How fast, how far: method diversification for measuring microplastic in environmental samples?

, Rist Sinja, Hartmann Nanna, Welden Natalie.

A diverse array of methods exist to quantify microplastic (MP) in environmental samples, however, the proliferation of new methods has accelerated in recent years. This has resulted in a wide variety of complimentary but also competing approaches to MP sampling, extraction and characterisation. While there is an obvious need for a suite of methods for different purposes, for example the precision required by research and the efficiency needed in monitoring, it has repeatedly been criticised that data are not comparable. Furthermore, the degree to which new methods are acknowledged and adopted and the reasoning behind it are currently unclear. We therefore need to determine the relative usefulness of the increasing number of available methods versus an aggravation of comparability.

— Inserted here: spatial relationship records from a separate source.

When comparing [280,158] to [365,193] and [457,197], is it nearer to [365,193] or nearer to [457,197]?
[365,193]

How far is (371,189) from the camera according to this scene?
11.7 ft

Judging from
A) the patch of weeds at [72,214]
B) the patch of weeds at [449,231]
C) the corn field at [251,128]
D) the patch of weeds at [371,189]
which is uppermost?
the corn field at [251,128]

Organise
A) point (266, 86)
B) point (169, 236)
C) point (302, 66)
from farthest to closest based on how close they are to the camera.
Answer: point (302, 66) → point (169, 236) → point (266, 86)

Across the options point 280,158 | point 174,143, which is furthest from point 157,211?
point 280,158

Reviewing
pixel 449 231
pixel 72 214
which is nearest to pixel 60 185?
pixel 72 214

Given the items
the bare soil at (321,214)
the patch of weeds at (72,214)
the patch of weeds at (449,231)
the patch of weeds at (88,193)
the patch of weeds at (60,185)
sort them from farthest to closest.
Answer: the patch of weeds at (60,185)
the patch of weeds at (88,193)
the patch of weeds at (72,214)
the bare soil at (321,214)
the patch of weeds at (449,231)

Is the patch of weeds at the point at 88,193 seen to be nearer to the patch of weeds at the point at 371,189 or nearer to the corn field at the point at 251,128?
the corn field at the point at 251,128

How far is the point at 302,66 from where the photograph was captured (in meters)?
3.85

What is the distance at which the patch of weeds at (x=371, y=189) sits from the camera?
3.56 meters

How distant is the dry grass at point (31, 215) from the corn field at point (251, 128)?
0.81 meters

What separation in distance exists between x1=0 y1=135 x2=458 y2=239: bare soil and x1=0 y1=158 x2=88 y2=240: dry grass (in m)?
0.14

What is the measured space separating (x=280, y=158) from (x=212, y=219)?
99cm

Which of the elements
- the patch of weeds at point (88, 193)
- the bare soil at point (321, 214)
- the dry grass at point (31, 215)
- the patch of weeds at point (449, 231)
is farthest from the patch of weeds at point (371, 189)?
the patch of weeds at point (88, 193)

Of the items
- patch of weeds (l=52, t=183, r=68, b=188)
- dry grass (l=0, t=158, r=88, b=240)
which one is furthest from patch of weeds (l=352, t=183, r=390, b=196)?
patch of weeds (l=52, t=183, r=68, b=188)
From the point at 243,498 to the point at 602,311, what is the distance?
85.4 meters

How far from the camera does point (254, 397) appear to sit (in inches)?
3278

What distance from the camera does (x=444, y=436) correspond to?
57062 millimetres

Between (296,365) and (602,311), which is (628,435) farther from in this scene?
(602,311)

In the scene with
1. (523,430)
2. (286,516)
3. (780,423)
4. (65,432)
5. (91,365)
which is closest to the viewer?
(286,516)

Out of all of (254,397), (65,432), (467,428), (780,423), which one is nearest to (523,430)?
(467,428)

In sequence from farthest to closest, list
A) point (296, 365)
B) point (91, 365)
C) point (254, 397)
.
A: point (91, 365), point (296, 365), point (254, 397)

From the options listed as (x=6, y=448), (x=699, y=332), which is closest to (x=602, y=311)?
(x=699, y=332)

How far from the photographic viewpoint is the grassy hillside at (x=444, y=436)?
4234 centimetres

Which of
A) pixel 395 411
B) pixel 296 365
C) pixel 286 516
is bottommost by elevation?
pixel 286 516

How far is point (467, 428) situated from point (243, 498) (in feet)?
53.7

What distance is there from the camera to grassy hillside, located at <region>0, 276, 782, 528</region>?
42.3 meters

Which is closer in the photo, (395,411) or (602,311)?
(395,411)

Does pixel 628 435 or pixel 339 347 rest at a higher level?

A systematic review of method use in the MP literature was undertaken, covering five common processing steps: sampling of water for MP, MP extraction from water samples, MP extraction from sediment samples, MP extraction from biota, and MP characterisation. By approaching the literature in reverse chronological order, we identified the first occurrence of a method. New methods were categorised by their “degree of novelty” into: highly novel methods, secondary adaptations of existing methods and smaller, tertiary adaptations of existing methods. Apparent interest in new methods was determined by assessing the average number of citations per month of each publication. The proportional use of methods across all articles as well as the use of reporting units are also reported. Based on this dataset, we 1) assess the rate of method diversification, 2) identify key developments and points of diversification, and 3) analyse the level of interest in new methods and their apparent spread and adoption. The implications of method selection (accuracy, efficiency, and impacts on reporting and comparability) are highlighted and recommendations specific to both academic research and environmental monitoring are given.